The change was made in an attempt to ensure the Secretary of State is in a position to advise the Prime Minister and the Treasurer of the Government on policy matters.
The Secretary of States will also have the ability to request an extension of time for letters.
“In some cases, it might be appropriate for the Minister to be involved in the drafting of the letter, but we need to have a clear mandate for the Secretary,” a spokesperson for Ms Bishop said.
In response to a parliamentary question, the spokesperson said it would be “inevitable” that a letter would be longer. “
I will also ask the Minister for advice on the circumstances under which letters will be sent and, if that is not possible, I will ask the Attorney-General to investigate the matter.”
In response to a parliamentary question, the spokesperson said it would be “inevitable” that a letter would be longer.
“We have a policy of two letters per day and I am not going to change that,” she said.
Ms Bishop’s department said she was not required to sign off on letters to the Prime Ministers and Treasurer.

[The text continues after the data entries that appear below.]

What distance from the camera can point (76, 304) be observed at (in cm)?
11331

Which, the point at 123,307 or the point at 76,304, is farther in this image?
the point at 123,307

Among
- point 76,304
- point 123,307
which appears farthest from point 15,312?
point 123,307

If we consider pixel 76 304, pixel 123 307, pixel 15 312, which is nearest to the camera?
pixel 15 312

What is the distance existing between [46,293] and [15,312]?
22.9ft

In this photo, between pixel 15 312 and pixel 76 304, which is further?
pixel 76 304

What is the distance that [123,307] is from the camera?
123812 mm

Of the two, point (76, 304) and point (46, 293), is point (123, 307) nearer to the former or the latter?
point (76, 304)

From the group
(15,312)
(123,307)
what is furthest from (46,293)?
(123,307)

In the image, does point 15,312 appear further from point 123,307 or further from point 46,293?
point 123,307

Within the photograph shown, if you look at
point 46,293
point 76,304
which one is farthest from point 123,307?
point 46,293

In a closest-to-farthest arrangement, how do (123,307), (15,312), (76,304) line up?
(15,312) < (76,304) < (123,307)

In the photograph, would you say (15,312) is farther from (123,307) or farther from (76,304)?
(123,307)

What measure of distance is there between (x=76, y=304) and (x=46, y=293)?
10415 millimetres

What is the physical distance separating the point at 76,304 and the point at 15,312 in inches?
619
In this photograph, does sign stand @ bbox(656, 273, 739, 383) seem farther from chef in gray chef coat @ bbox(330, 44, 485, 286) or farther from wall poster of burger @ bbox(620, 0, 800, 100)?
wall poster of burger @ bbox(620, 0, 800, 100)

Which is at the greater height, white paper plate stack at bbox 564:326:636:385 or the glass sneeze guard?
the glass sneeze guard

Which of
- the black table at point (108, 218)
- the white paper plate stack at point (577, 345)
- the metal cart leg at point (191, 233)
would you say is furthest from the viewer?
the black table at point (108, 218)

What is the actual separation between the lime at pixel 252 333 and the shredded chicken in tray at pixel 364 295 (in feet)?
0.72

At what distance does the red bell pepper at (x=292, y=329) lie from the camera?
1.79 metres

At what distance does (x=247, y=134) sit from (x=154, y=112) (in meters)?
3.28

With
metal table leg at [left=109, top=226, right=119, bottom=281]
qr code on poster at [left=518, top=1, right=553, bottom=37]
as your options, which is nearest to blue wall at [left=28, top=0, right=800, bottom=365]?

The Department of Foreign Affairs and Trade is responsible for the writing of the letters, but does not have a role in approving them.
The spokesperson said the letters would be sent electronically.
“All the Department of Finance is doing is sending the letters,” she told News Corp. Ms Christensen said the letter could be “incredibly valuable”.
“We are looking at some of these very difficult issues of international economic relations and how they affect Australia,” she explained.
“The Secretary-General is not involved in that.”